The event camera produces a large dynamic range event stream with a very high temporal resolution discarding redundant visual information, thus bringing new possibilities for object detection tasks. However, the existing methods of applying the event camera to object detection tasks using deep learning methods still have many problems. First, existing methods cannot take into account objects with different velocities relative to the motion of the event camera due to the global synchronized time window and temporal resolution. Second, most of the existing methods rely on large parameter neural networks, which implies a large computational burden and low inference speed, thus contrary to the high temporal resolution of the event stream.

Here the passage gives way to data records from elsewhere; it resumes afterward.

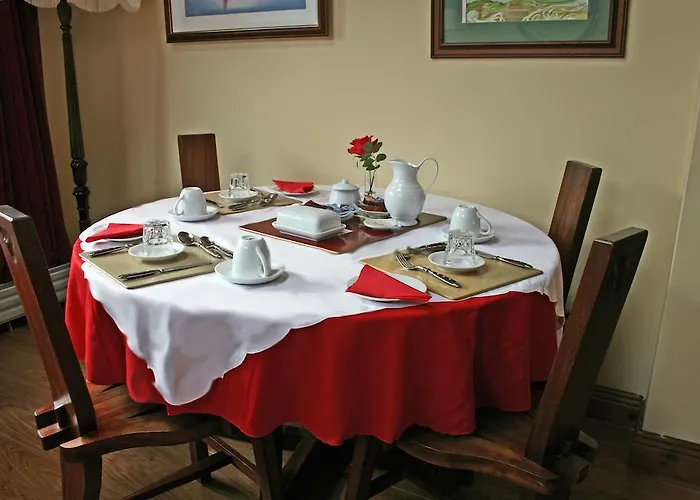 Periwinkle Bed & Breakfast Голуэй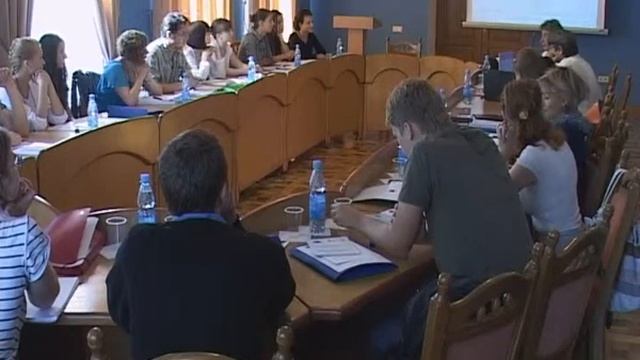 Международная летняя школа смотреть онлайн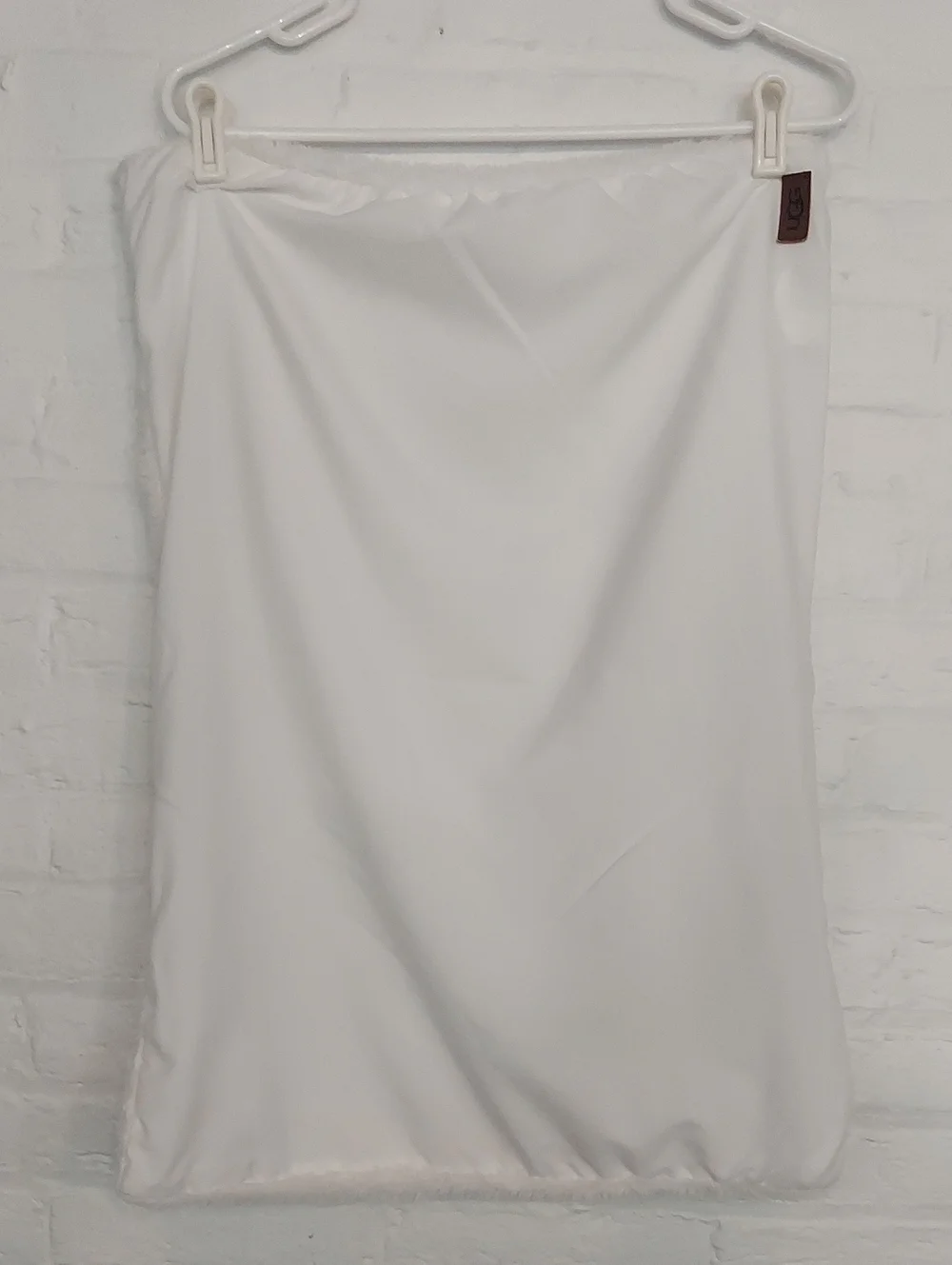 2 Faux Fur Pillow Cases By UGG , 25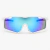 Óculos de Sol Rush Branco - C9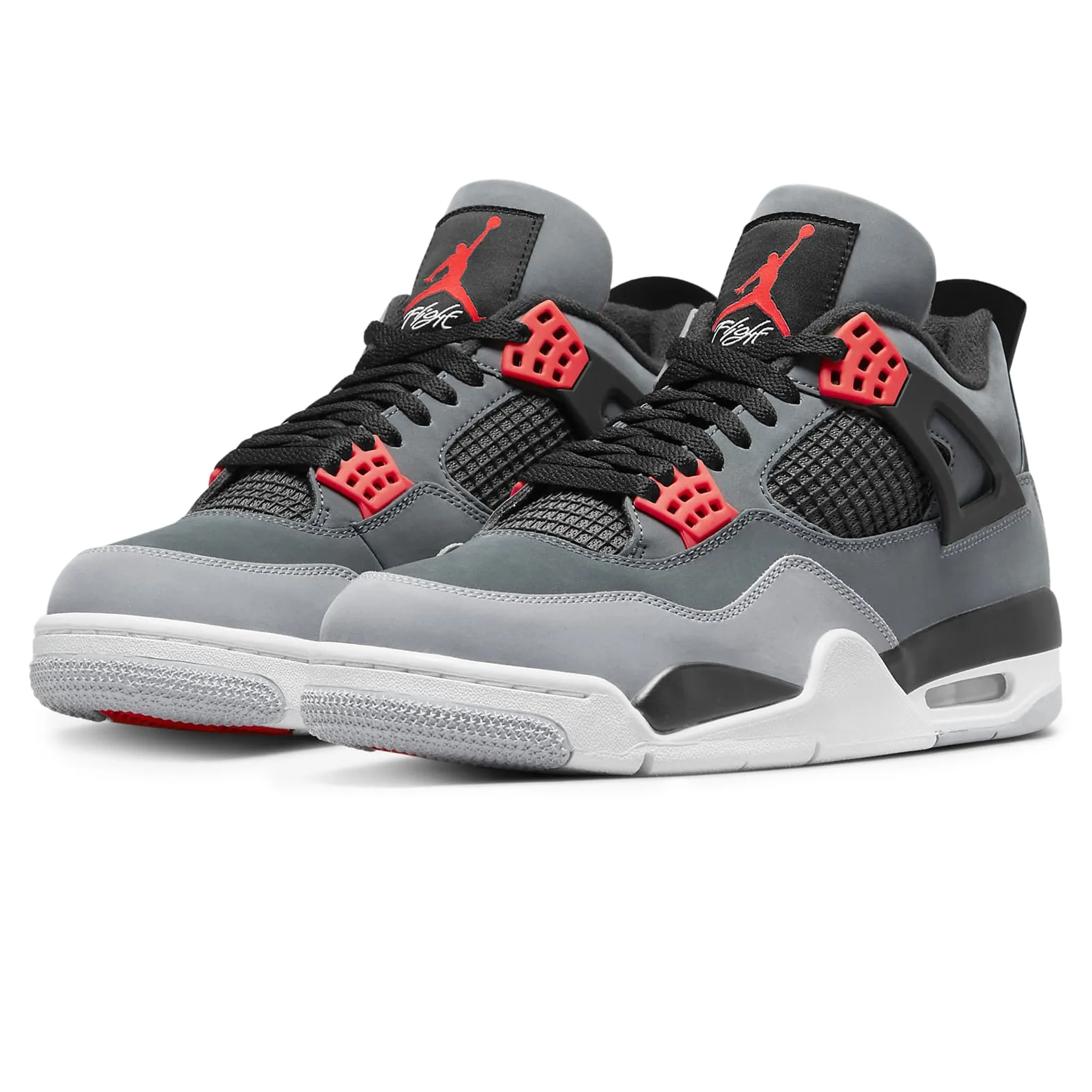 Jordan 4 Infrared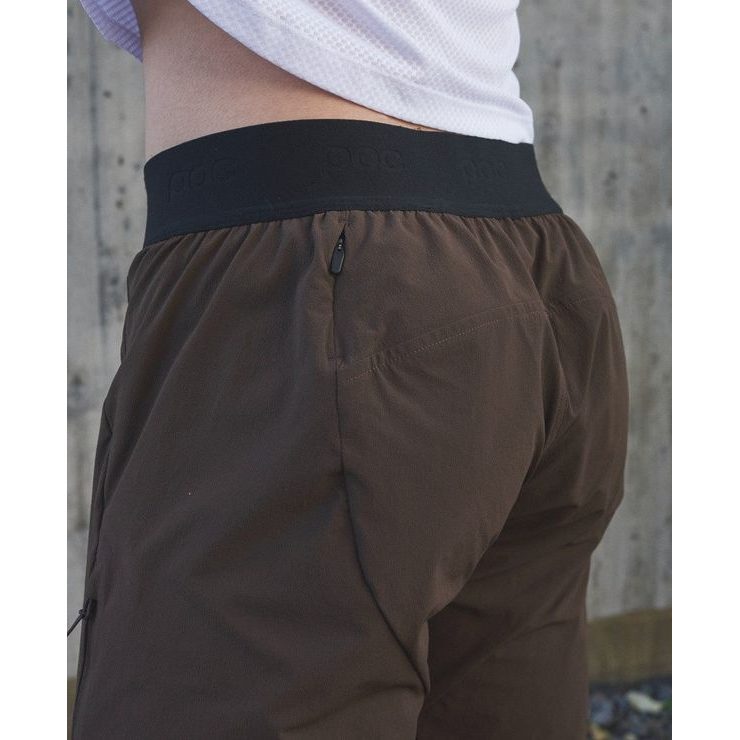 POC Guardian Air Shorts, Axinite Brown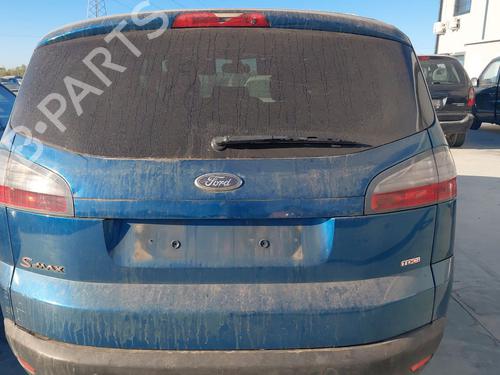 Used Tailgate FORD S-MAX (WA6) 2.0 TDCi (140 hp) 28620609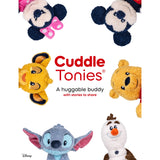 tonies Stitch Cuddle audio toy, imported from the UK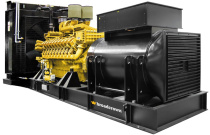 Дизельный генератор Broadcrown BCM 1250P
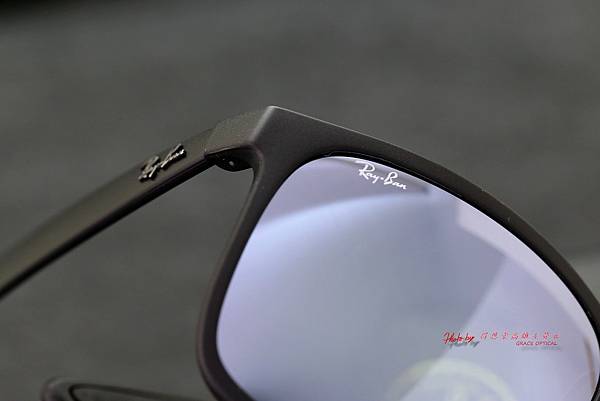Ray Ban Tech Sunglasses RB4264 雷朋訂製原裝近視有度數太陽眼鏡 雷朋太陽眼鏡近視解決方案
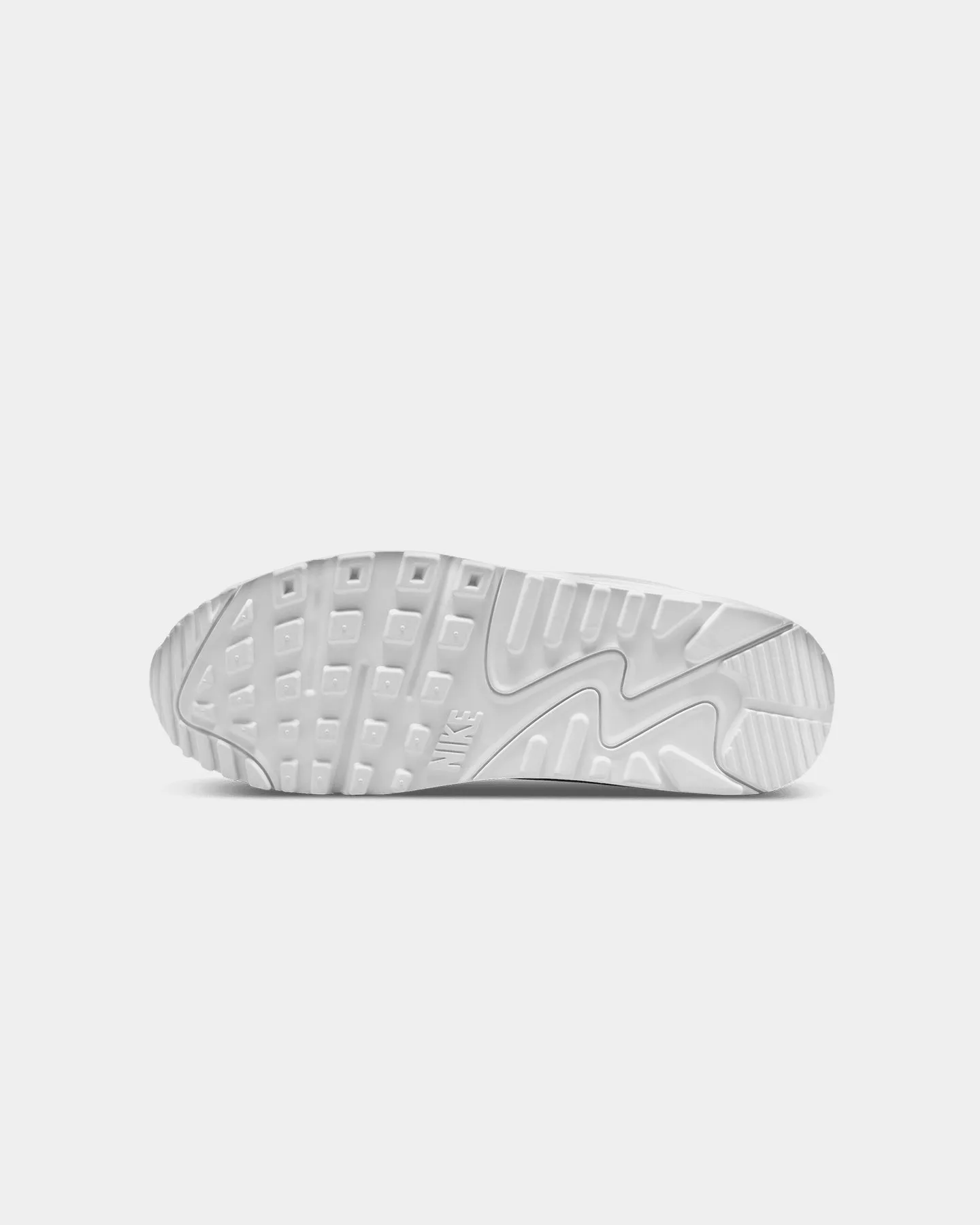 label Nike Women's Air Max 90 White/White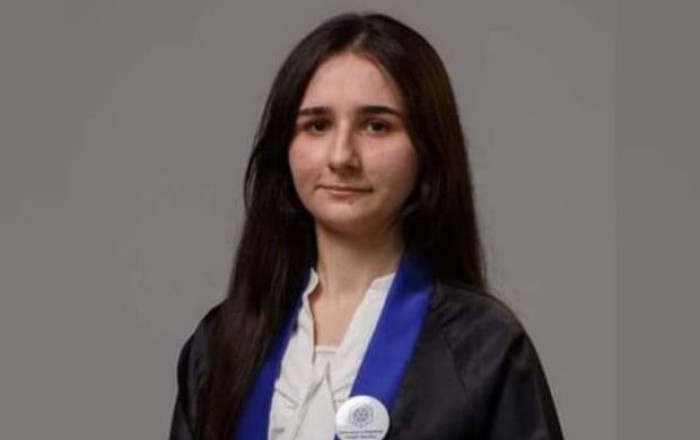 Молодая азербайджанка принята в Гарвардский университет - ФОТО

In our work, we design a high-speed lightweight detector called Agile Event Detector (AED) with a simple but effective data augmentation method. Also, we propose an event stream representation tensor called Temporal Active Focus (TAF), which takes full advantage of the asynchronous generation of event stream data and is robust to the motion of moving objects. It can also be constructed without much time-consuming. We further propose a module called the Bifurcated Folding Module (BFM) to extract the rich temporal information in the TAF tensor at the input layer of the AED detector. We conduct our experiments on two typical real-scene event camera object detection datasets: the complete Prophesee GEN1 Automotive Detection Dataset and the Prophesee 1 MEGAPIXEL Automotive Detection Dataset with partial annotation. Experiments show that our method is competitive in terms of accuracy, speed, and the number of parameters simultaneously. Also by classifying the objects into multiple motion levels based on the optical flow density metric, we illustrated the robustness of our method for objects with different velocities relative to the camera.